EXPERT CONSENSUS ON THE USE OF GENERATIVE ARTIFICIAL INTELLIGENCE IN PRE-SERVICE TEACHER EDUCATION: PEDAGOGICAL POTENTIAL, RISKS AND IMPLICATIONS FOR ACADEMIC INTEGRITY
Balearic Islands University (SPAIN)
About this paper:
Conference name: 20th International Technology, Education and Development Conference
Dates: 2-4 March, 2026
Location: Valencia, Spain
Abstract:
This study explores expert perspectives on the pedagogical potential, risks and implications for academic integrity of generative artificial intelligence (AI) in initial teacher education. Using a three-round Delphi design, we consulted a purposive panel of 24 experts from universities in ten European countries (Spain, Portugal, Sweden, Finland, France, Greece, Slovenia, Iceland, Denmark and Cyprus), including specialists in teacher education, educational technology and academic integrity. Panel members evaluated 68 statements derived from a prior scoping review and focus groups with pre-service teachers, using a 5-point Likert scale and open comments. Consensus was defined as ≥75% agreement and an interquartile range ≤1; qualitative data were thematically coded to refine and contextualise quantitative findings.
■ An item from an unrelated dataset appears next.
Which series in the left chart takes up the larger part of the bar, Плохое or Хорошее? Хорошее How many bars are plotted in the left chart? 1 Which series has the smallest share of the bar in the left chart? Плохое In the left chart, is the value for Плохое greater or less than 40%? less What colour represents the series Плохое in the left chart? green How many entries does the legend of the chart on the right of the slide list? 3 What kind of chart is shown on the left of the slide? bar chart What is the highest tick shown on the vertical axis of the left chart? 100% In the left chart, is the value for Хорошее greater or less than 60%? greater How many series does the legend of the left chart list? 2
Experts converged on a view of AI as a potentially transformative, yet ambivalent, presence in pre-service teacher education. Strong consensus emerged around the value of AI tools to support lesson planning, differentiated instruction, feedback on written work and modelling of formative assessment practices. The panel agreed that early, structured engagement with AI can foster critical digital literacy, raise awareness of algorithmic bias and prepare future teachers to guide pupils’ responsible use. At the same time, experts identified significant risks. High-consensus statements highlighted increased opportunities for plagiarism, contract cheating and ghost-writing, as well as the erosion of students’ abilities in academic writing, argumentation and problem solving. Participants also stressed equity concerns related to differential access to paid AI tools and language bias affecting speakers of minority languages.
Regarding academic integrity, the panel endorsed a shift from purely punitive approaches towards educative and preventive strategies. Consensus was reached that programme-level policies must explicitly address AI-assisted work, that assessment tasks should be redesigned to emphasise process, reflection and oral defence, and that transparent disclosure of AI use should be normalised as a component of scholarly practice. Experts recommended that teacher education institutions embed AI-related integrity training across the curriculum rather than confining it to isolated workshops.
The Delphi process resulted in a set of prioritised recommendations:
(a) developing institution-wide guidelines that distinguish acceptable, questionable and unacceptable uses of AI;
(b) integrating critical AI literacy and integrity education into core pedagogical modules;
(c) diversifying assessment formats to reduce reliance on easily automatable tasks; and
(d) investing in staff development so that teacher educators can model ethical and pedagogically sound AI use.
Overall, the study concludes that the challenge is not whether AI should be used in pre-service teacher education, but how it can be harnessed in ways that enhance learning while safeguarding academic integrity and promoting future teachers’ professional responsibility.
Acknowledgement:
This paper has been elaborated within the framework of the project PID2022-141031NB-I00, funded by MICIU/AEI /10.13039/501100011033/ and by ERDF “A way of making Europe”, and the project AI-UPskilled 2025-1-ES01-KA220-HED-000355590, co-funded by the European Union.Keywords:
Artificial intelligence, pre-service teachers, initial teacher education, academic integrity, Delphi study.